Travel provides time to sit and reflect on what is important. This may help figure out root issues that are causing the fears. Especially if I am working hard on one of my fears, I wear out quickly. Because on travel I don’t have other distractions or commitments, when I get overwhelmed I can take a day off. Sit in a cafe and watch people and ruminate. Looking back at your days and seeing what went right and the success and good times is very helpful especially in the face of an occasional misstep. As with goals, by all means make working on personal fears a focus of your travels, but don’t beat yourself up about it if something doesn’t click. Just trying is progress. Above all, travel is fun. If it stops being fun, take a day to rest.
- Writing in a journal can help with the reflection piece. While in the midst of the action as it were, the significance of things can get lost. Writing down what you are thinking ends up with two benefits. It helps you focus your thoughts and separate reality from fear-reactions. It also allows you to later examine things from a clearer mind. I see things I wrote years ago in different light. I see where certain things have changed and where others have not.

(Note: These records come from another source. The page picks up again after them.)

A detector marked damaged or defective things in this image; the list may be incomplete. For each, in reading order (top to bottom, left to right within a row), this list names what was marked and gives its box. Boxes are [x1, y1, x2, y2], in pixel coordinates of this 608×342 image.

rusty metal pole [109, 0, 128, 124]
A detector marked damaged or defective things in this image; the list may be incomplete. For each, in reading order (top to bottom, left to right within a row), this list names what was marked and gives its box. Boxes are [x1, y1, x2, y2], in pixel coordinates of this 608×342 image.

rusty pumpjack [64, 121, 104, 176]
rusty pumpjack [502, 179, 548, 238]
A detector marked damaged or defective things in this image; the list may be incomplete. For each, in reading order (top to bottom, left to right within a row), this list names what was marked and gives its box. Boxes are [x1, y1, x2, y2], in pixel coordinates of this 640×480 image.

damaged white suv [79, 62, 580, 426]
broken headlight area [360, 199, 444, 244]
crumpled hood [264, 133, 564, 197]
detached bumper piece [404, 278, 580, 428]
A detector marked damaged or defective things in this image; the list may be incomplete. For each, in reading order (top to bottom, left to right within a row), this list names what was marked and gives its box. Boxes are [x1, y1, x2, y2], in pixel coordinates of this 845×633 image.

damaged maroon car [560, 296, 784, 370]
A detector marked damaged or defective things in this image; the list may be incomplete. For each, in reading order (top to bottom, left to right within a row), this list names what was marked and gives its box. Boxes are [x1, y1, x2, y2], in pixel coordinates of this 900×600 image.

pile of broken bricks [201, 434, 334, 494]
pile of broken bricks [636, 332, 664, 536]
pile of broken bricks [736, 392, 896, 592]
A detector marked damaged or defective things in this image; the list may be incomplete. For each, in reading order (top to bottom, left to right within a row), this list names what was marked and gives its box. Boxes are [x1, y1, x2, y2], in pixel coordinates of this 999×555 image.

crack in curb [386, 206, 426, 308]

- Meditation also fits here. Travel gives me a chance to clear my mind in such a unique way. Trains are my favorite venue, but sitting on a beach or the back of a boat are great too. You have time while traveling to just think. Clearing your mind and practicing meditation helps relieve the day to day stress that makes the fears worse. If you can let go of the fear while traveling, then you have a start to do it while in the rest of your life.
It is amazing how fast some fears flow away when something else is more important or more frightening. While traveling you encounter so many new things, often at very short notice. Without a long time to worry and think about the fears, sometimes you can face things in the moment while traveling that normally your wouldn’t dare attempt. I also play my fears off against themselves. I dislike being alone enough to force myself to talk to people.
Sometimes we are forced into situations we would rather not be in and then have to deal with them because there isn’t any choice. This can teach two valuable lessons in my opinion:
- That we can deal with these situations.
- The consequences are almost always less than imagined.
- As expected, Keith at Traveling-Savage has already touched on fear and Dealing with the Lizard Brain.
- Suzy also talks about dealing with fear while traveling in her story of a Sicilian Canyon.
I also recommend a book that has helped me a lot. “Feel the Fear and Do It Anyway” Susan Jeffers ISBN: 9780345487421 Use your favorite website or support your local bookstore for a copy.
So where does fear relate to your travel experiences?